Taking an intelligence-led approach is about applying processes, techniques and technology to your investigations that keep you focused on finding answers to relevant questions based on an agreed set of priorities. This ensures the alignment of data processing with the goals of your investigation, and allows for the more effective use of data for decision-making within any context. Practically speaking, this means mirroring capabilities developed by government, law enforcement and military intelligence teams to flexibly engage with AML investigations. 

How does this impact AML best practices?

By efficiently focusing investigators on relevant insights within large and complex data sets, an intelligence-led approach changes both back-of-house processes and how financial crimes are directly addressed. For example, benefits of this approach in an anti-financial crime context can include: 

  • Customer due diligence: Being able to investigate outside of a traditional, ‘tick-box’ process gives analysts increased ability to check and verify customer identities and associated risks.
  • In-depth ML investigations: Investigators have the ability to make use of more and different data, giving them higher levels of relevant information that brings key insights and better understanding of risk actors within touching distance.

* Goals
1. Print the part of the passage on intelligence-led AML investigations starting with "Taking an intelligence-led" and going on through "with AML investigations.".
2. Answer these questions using the passage on intelligence-led AML investigations:
(a) Whose capabilities does the approach mirror?
(b) What does the approach ensure that data processing is aligned with?
(c) What kind of process does customer due diligence go beyond?
3. Extend the passage on intelligence-led AML investigations by writing the next part after its last sentence.
The data comes from a separate source, not from the passage on intelligence-led AML investigations.

* Supplied entries
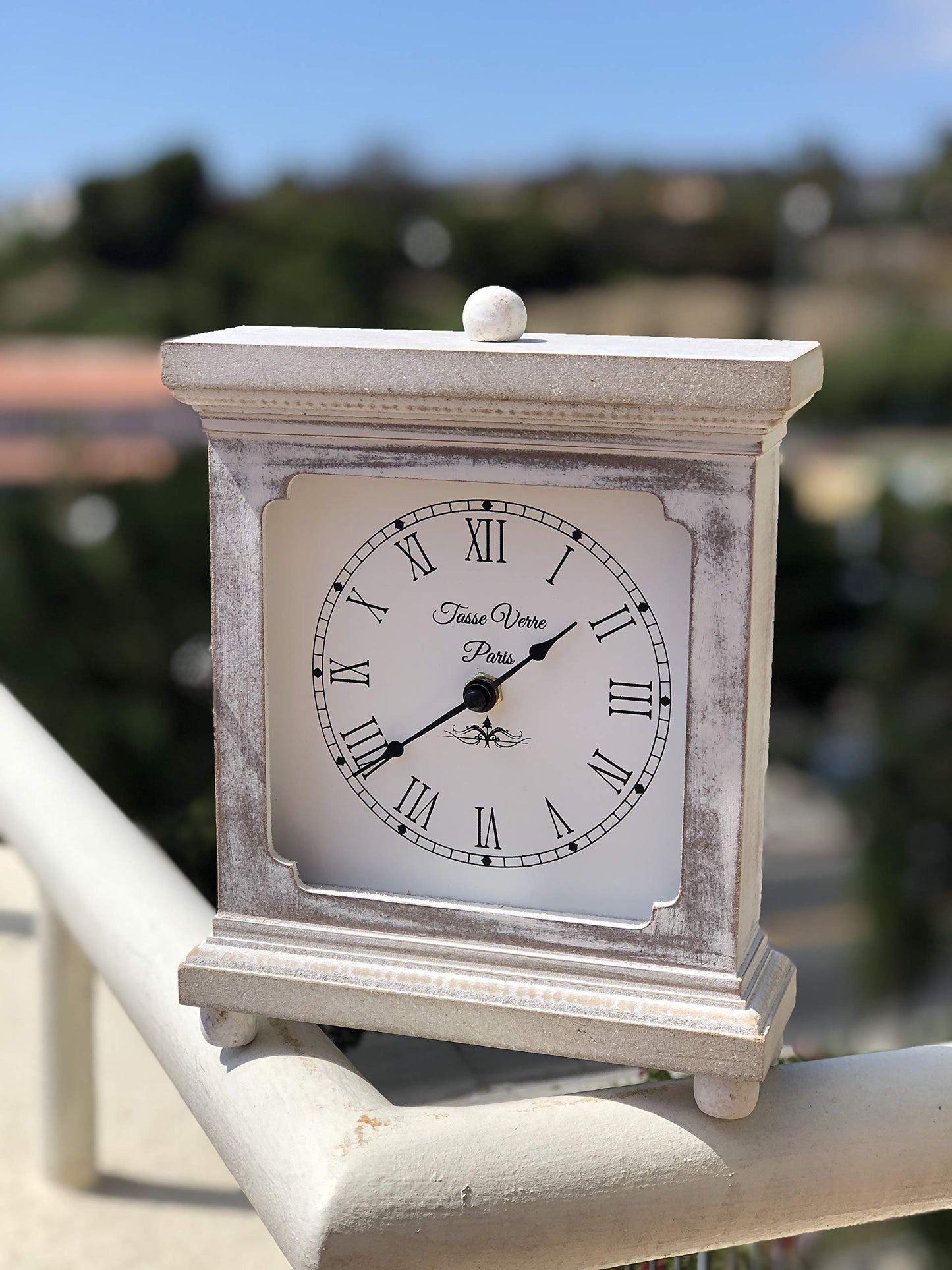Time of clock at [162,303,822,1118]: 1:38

...

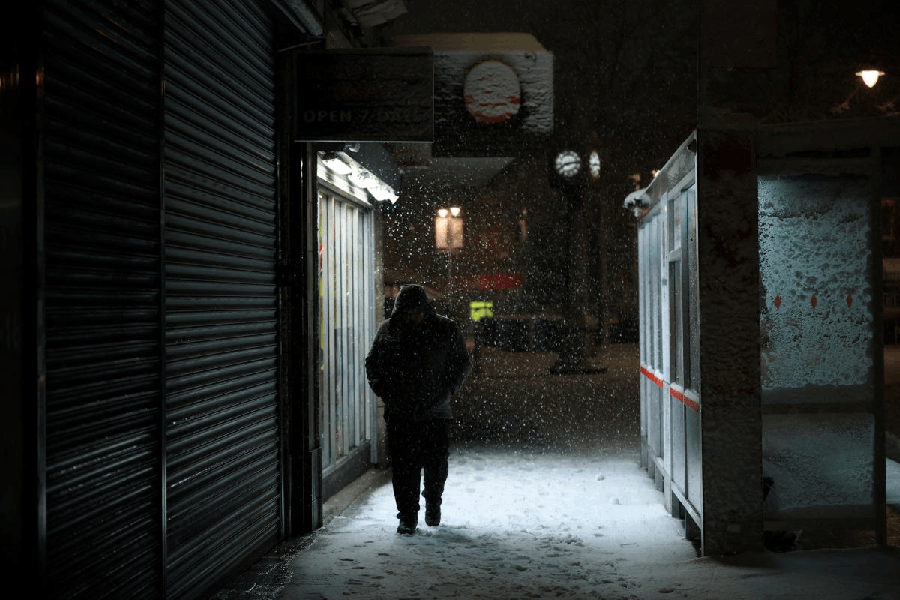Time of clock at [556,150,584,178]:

* In response
1.
Taking an intelligence-led approach is about applying processes, techniques and technology to your investigations that keep you focused on finding answers to relevant questions based on an agreed set of priorities. This ensures the alignment of data processing with the goals of your investigation, and allows for the more effective use of data for decision-making within any context. Practically speaking, this means mirroring capabilities developed by government, law enforcement and military intelligence teams to flexibly engage with AML investigations.

2.
(a) Government, law enforcement and military intelligence teams
(b) The goals of the investigation
(c) A traditional, 'tick-box' process

3.
The key to implementing an effective intelligence-led approach is to utilise the five stages of the Intelligence Cycle (Direction, Collection, Processing, Analysis, and Dissemination). This process directs investigators to set goals and then flexibly sort and analyse collected information in ways aligned with those goals. This can be used to improve outcomes in both of the examples set out above.

What does this mean for AML compliance?

The increased application of intelligence-led techniques puts more pressure on financial institutions to efficiently recognise and act upon risks. One answer to this comes in the form of open source intelligence (OSINT).

OSINT is the use of intelligence processes for the analysis of OSD. By leveraging the information available from OSD, OSINT solutions focus on targeted collection and analysis in order to gain new insights, improve decision-making, and, ultimately, mitigate risks. Effective OSINT tools have the ability to cross-check data sources, and visualise networks, thereby making hidden connections and patterns easier to identify — and increasing the likelihood of suspicious activity being detected, ensuring better AML compliance. 

Fundamentally, these are all critical open source investigation techniques that need to be considered within an AML context. As discussed in the previous section, OSD (and, therefore, OSINT) are an increasingly important consideration for organisations looking to modernise their compliance functions. 

Suggested reading: For more on how anti-money laundering best practices are evolving, take a look at The AML Investigation Revolution report by Matthew Redhead.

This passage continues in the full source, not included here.